I’m a fan of professional sports – not an avid, must watch ESPN and subscribe to Sports Illustrated fan – but a fan nonetheless.
It’s a great social lubricant – hey did you see the game last night?
What about that play?
You get the idea.
However, the older I gets the less enamored I become with it – it becomes seedier and less honorable. (And in a time of war, it seems silly to call star athletes, “heroes” anyway.) You realize it’s just another business.
Alas, the professional leagues aren’t helping themselves out any. In baseball, Barry Bonds, as I write this, is just a couple of swings away from eclipsing Henry Aaron’s record for the most home runs in a career. Yet, in Sunday's New York Daily News, it seems that perjury and tax evasion indictments will be handed to Mr. Bonds by the end of the season.

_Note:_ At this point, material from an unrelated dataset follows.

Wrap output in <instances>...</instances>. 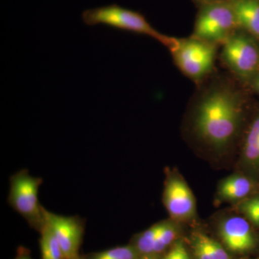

Michael Vick, as noted on these pages, is in a world of hurt.
He’s just the current face of the problem that the NFL has been facing (and to it’s credit – combating) of late.
Now the NBA is having the credibility of its games come under question as a referee is under investigation for fixing games he officiated for his own personal gain.
Hockey and soccer, like professional women’s basketball, simply aren’t part of the bit time.
None of this is really new. Gaylord Perry used a spitball for most of his career; the 1986 Mets were anything but honorable schoolboys; Lawrence Taylor claims to have been on drugs and O.J. Simpson, lest anyone forget was a gridiron favorite. And in basketball, who can forget the Malice in the Palace?
What’s interesting though is how these events are coming to the fore like a 1-2 punch combination.
I’m sure somebody will come up with a stupid notion like having some federal sports authority monitor the games but that won’t help.
No, this part of the rot that’s affecting our society – in our culture, in our politics, and in our lives. Sports is no different.
Perhaps this is a low moment for pro sports but I fear that this is merely a tip of a very unforgiving iceberg.